Saturday, 23 May 2009

Feeding Tomatoes

Tomato Plants are heavy feeders when they are fruiting but will only require the minerals and nutrients that will already be found in new compost/soil.

This means that feeding tomatoes is unnecessary until the flowers set and small, pea size fruit appear.

An easy mistake to make, if you are new to growing tomatoes, is to give your small plants tomato food. This food is only for tomato plants when they are fruiting and may cause root damage.

If you want to give plants a boost before they begin to fruit I would recommend the following:

  • General purpose plant food such as miracle grow at half strength.
  • Liquid seaweed extract - a general tonic and very useful when transplanting.

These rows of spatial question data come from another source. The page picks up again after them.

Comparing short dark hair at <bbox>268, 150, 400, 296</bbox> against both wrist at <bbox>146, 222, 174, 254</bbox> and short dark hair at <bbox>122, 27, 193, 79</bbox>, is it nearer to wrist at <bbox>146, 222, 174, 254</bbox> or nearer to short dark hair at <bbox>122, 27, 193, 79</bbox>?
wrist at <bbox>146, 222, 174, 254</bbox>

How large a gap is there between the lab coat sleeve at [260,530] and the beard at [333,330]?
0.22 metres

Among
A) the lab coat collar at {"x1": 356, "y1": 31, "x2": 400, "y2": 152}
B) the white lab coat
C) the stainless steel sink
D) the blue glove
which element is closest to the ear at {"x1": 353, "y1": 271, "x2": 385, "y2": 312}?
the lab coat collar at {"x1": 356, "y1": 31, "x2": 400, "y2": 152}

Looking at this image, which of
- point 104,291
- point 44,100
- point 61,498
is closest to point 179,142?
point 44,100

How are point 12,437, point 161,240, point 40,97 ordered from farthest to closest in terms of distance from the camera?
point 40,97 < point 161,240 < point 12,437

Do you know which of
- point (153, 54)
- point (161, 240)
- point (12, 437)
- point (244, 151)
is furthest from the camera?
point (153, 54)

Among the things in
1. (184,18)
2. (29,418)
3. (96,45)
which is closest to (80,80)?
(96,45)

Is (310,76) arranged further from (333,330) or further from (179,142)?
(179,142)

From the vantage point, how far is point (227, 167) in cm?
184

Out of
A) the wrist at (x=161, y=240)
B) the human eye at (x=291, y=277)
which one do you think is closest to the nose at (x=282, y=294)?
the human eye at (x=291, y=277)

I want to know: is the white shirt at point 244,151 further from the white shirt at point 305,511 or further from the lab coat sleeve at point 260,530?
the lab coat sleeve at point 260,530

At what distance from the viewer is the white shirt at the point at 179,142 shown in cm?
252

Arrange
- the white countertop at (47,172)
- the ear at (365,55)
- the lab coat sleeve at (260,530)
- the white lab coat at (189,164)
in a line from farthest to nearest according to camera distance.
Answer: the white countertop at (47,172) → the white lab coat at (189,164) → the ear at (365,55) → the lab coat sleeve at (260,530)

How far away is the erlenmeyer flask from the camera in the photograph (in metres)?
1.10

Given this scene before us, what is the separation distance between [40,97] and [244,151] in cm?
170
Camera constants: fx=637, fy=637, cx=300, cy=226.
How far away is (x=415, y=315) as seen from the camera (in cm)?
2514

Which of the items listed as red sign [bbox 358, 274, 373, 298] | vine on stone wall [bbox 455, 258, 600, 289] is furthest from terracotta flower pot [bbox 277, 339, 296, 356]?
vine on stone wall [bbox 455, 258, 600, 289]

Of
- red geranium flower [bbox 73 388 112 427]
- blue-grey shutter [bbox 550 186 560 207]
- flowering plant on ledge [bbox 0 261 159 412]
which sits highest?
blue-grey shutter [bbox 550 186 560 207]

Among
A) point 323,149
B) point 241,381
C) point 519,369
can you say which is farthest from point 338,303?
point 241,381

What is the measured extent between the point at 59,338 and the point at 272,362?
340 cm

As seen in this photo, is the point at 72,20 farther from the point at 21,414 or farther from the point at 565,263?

There are other nutrients that may be given such as epsom salts (magnesium sulphate) and extra calcium (to help prevent blossom end rot). However, these should be given with care because sometimes too much of one mineral may prevent a plant absorbing another, especially if foliar feeding.

The thing is not to get too obsessed with feeding tomato plants (as I have done in the past) because if you do, you'll probably give them too much.


If plants have been transplanted into new compost or soil - within the last five weeks - they do not need to be fed.

When transplanting, a half strength feed with general purpose food is helpful (but not essential) because it helps the plants become established in their new home.

Give tomato food (only) when plants start to fruit - little and often is the best way. Professional growers usually feed at every watering, at a reduced strength, so plants alway have access to food.